• About this task:
Look below for the line that contains "Uberlegen Schrankwand Weiße" and the line that contains "Omar Ali Saifuddien", then restate both of them and every line in between, exactly. No picture goes in the copy.

• Records for this exercise:
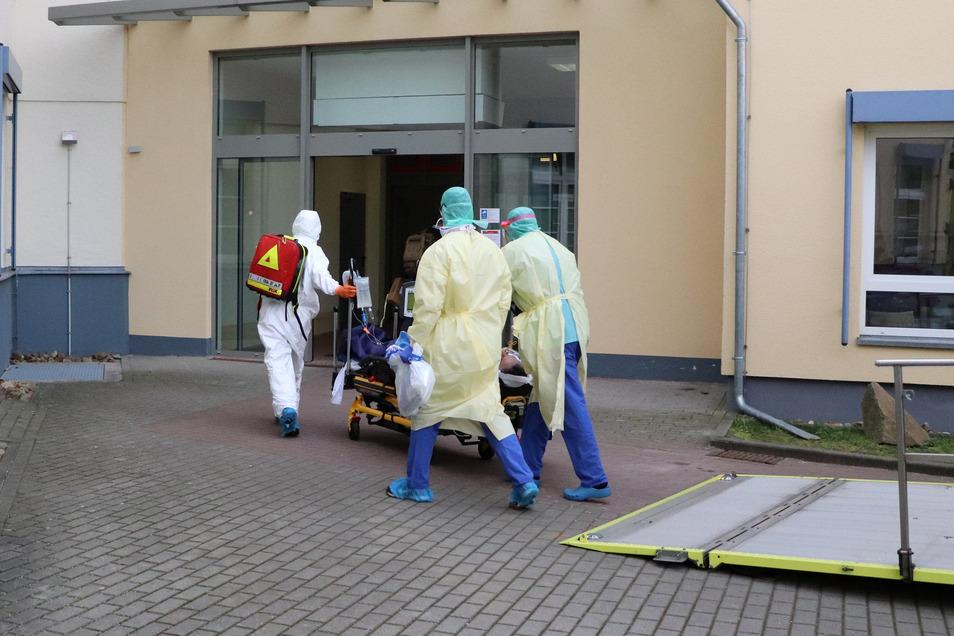 Am frühen Abend ist ein Corona-Patient in Coswig angekommen. Er liegt auf der Intensivstation des Fachkrankenhauses.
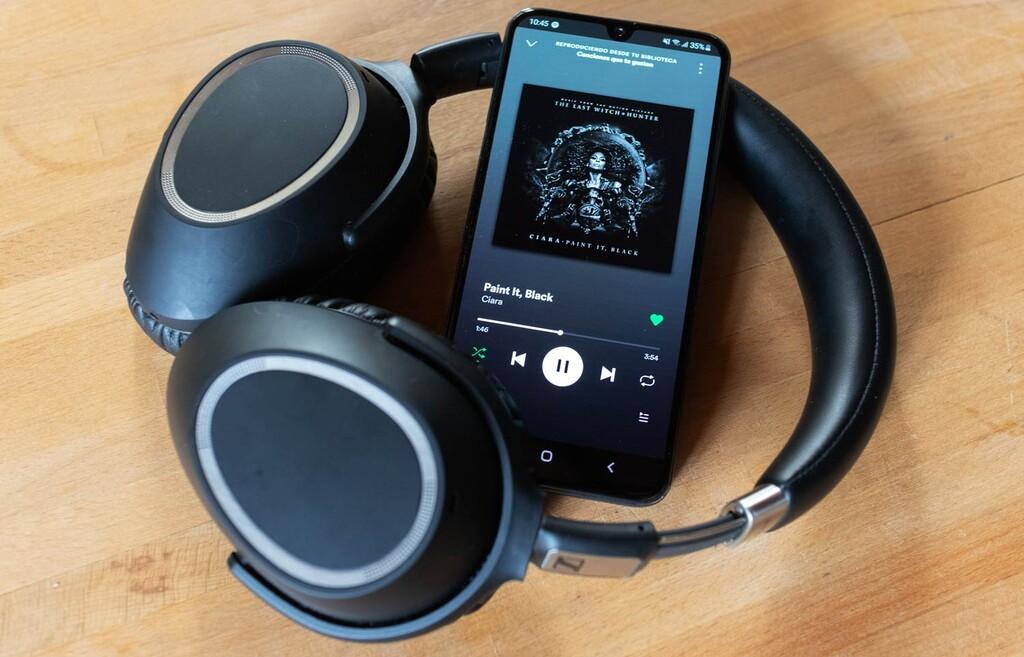 Cómo pasar el audio estéreo a mono en celulares Samsung™ para escuchar música con un auricular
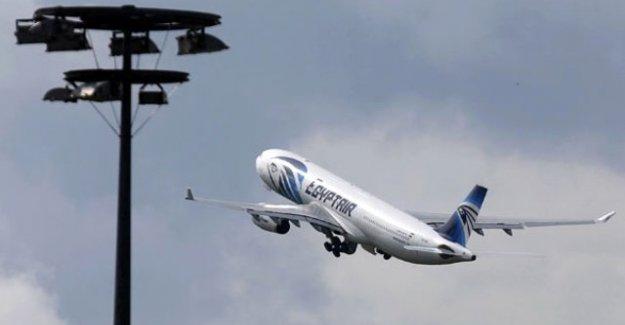 Düşen Mısır uçağından ilk sinyal!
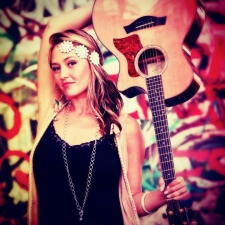 Anuhea plus Justin Young / Sono Vero / Derek Joe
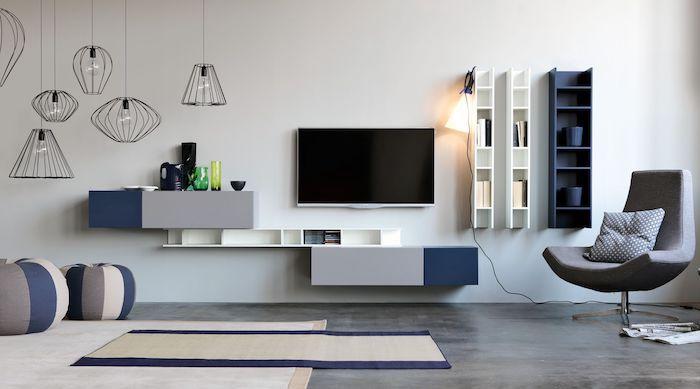 Uberlegen Schrankwand Weiße Wand Mit Dezenter Wanddeko Grau Blau Schwarzer Fernseher  Wandregale Bodenkissen Tolle Lampen Hängen Vom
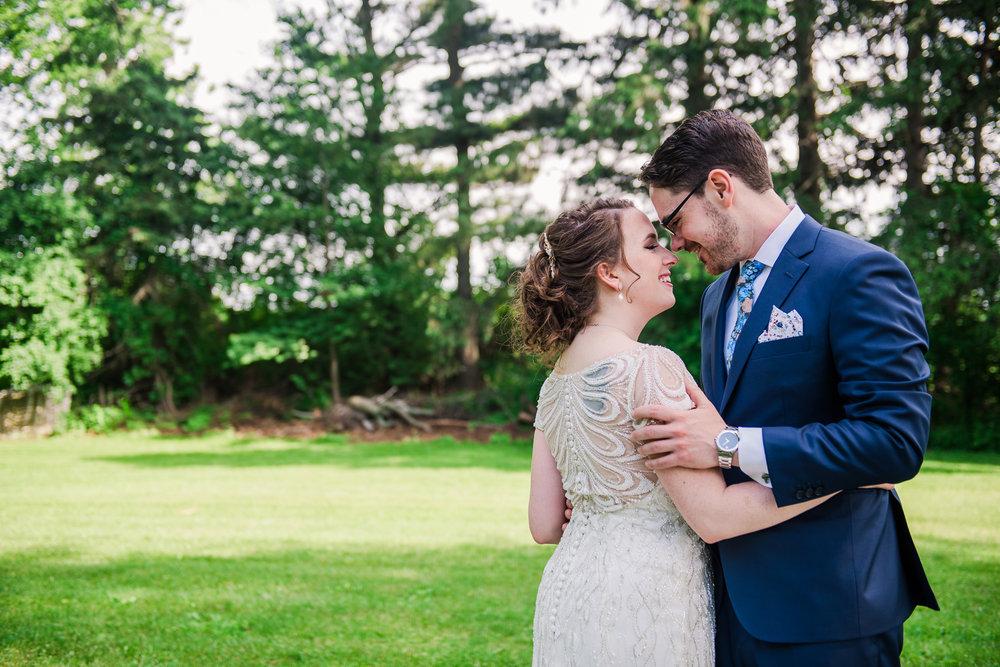 JILLSTUDIO_John_Joseph_Inn_Finger_Lakes_Wedding_Rochester_NY_Photographer_DSC_1323.jpg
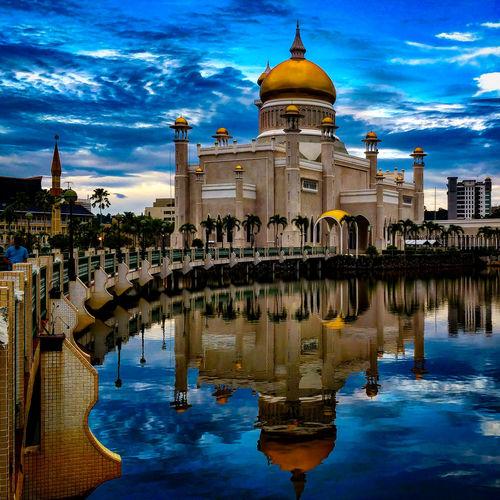Omar Ali Saifuddien Mosque ASIA EyeEmNewHere EyeEm Best Shots Brunei Reflection Water Architecture City Sky Cityscape Travel Destinations An Eye For Travel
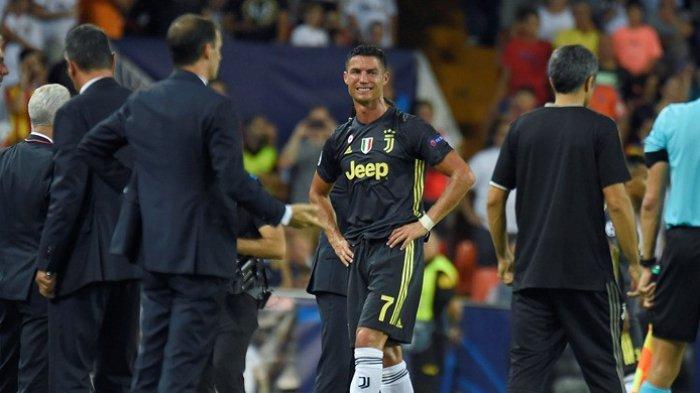 Hasil Liga Champions -  Cristiano Ronaldo Nangis Terima  Kartu Merah dan Juventus Menang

• Result of this task:
 Uberlegen Schrankwand Weiße Wand Mit Dezenter Wanddeko Grau Blau Schwarzer Fernseher  Wandregale Bodenkissen Tolle Lampen Hängen Vom
 JILLSTUDIO_John_Joseph_Inn_Finger_Lakes_Wedding_Rochester_NY_Photographer_DSC_1323.jpg
Omar Ali Saifuddien Mosque ASIA EyeEmNewHere EyeEm Best Shots Brunei Reflection Water Architecture City Sky Cityscape Travel Destinations An Eye For Travel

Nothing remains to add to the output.